Our disabled daughter lives in a group home with five other women. Work for her is attending a day program. From here she goes into the community to volunteer at nonprofits. Liz’s world is different but she is happy and thrives in her settings.
There are 22 nonprofit agencies in Western New York that provide housing opportunities for the disabled. Disabilities include all ranges of developmental delays and physical limitations. Direct care providers are the people who meet an individual’s needs.
Developmental delays mean a resident may function mentally from the level of a toddler to being able to move about their environment with minimum guidance. Direct care providers may need to spoon-feed residents and move them from wheelchairs to their beds. At the higher level of functioning, residents may be able to care for their own individual needs with support.
Liz has an infectious laugh and a keen awareness of the people around her and their acceptance of her. She knows who will respond to her conversation. Liz loves the Sabres, wears their jersey and enjoys talking about the most recent game. Her reading is at a very basic level yet she watches the nightly news and likes to discuss current events.
Liz is aware of the problems facing group homes like hers. “Mom, Rita had to work two shifts today because Nancy is out with her baby and Jackie is sick. There was no one else to work.”
There is a crisis facing nonprofit human service agencies. Would you like to work for McDonald’s or a group home? The pay is the same, the level of responsibility light years apart. Direct service providers undergo intensive training in CPR certification, medication dispensing, dealing with emotional problems, lifting and transporting clients and more.

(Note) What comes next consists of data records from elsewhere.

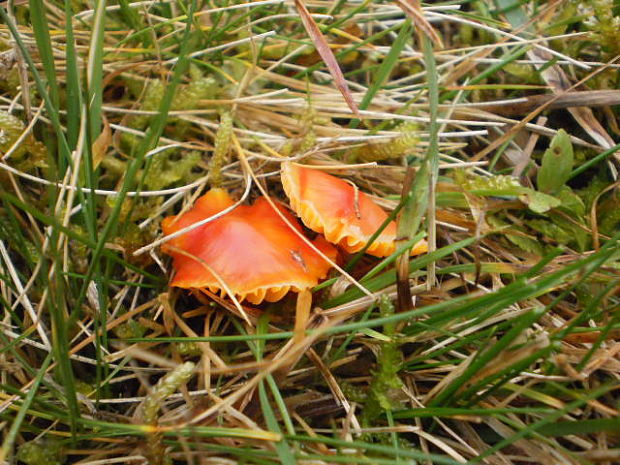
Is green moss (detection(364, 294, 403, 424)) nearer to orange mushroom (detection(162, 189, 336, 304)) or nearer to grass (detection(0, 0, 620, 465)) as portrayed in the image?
grass (detection(0, 0, 620, 465))

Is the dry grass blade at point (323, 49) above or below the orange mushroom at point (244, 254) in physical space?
above

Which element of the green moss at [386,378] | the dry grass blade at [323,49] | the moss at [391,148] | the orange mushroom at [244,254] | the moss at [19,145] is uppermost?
the dry grass blade at [323,49]

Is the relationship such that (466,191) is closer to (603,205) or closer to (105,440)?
(603,205)

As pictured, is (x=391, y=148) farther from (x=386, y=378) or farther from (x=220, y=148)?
(x=386, y=378)

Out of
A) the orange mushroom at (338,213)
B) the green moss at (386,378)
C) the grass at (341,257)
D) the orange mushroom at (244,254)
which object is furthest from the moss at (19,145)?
the green moss at (386,378)

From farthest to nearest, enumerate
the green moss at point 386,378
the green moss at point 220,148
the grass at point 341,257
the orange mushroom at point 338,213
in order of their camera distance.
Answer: the green moss at point 220,148, the orange mushroom at point 338,213, the green moss at point 386,378, the grass at point 341,257

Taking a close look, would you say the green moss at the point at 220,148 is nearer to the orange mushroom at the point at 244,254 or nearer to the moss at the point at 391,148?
the orange mushroom at the point at 244,254

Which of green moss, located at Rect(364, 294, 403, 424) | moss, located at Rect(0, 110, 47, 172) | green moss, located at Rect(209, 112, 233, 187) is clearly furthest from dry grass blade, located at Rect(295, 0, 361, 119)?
moss, located at Rect(0, 110, 47, 172)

Nonprofit agencies across the state provide comprehensive and individualized services and programs for people with intellectual and developmental disabilities, servicing more than 140,000 New York residents. However, a decade of underfunding threatens the safety of the disabled as well as the direct care providers who are pushed to their physical limits.
The state has not increased funding for nonprofits in nearly 10 years. The human services workforce of 800,000 feels this underfunding. The average service worker lives at or below the poverty line. This in spite of the total responsibility they have for clients.
We are urging legislators to vote on the 3-for-5 initiative. This would give employees of nonprofit service agencies a 3% pay increase annually for the next five years. These vital workers need to be compensated for their crucial roles. A lifeline is needed for them also.
Diane O’Brien, of Williamsville, is the mother of a disabled daughter.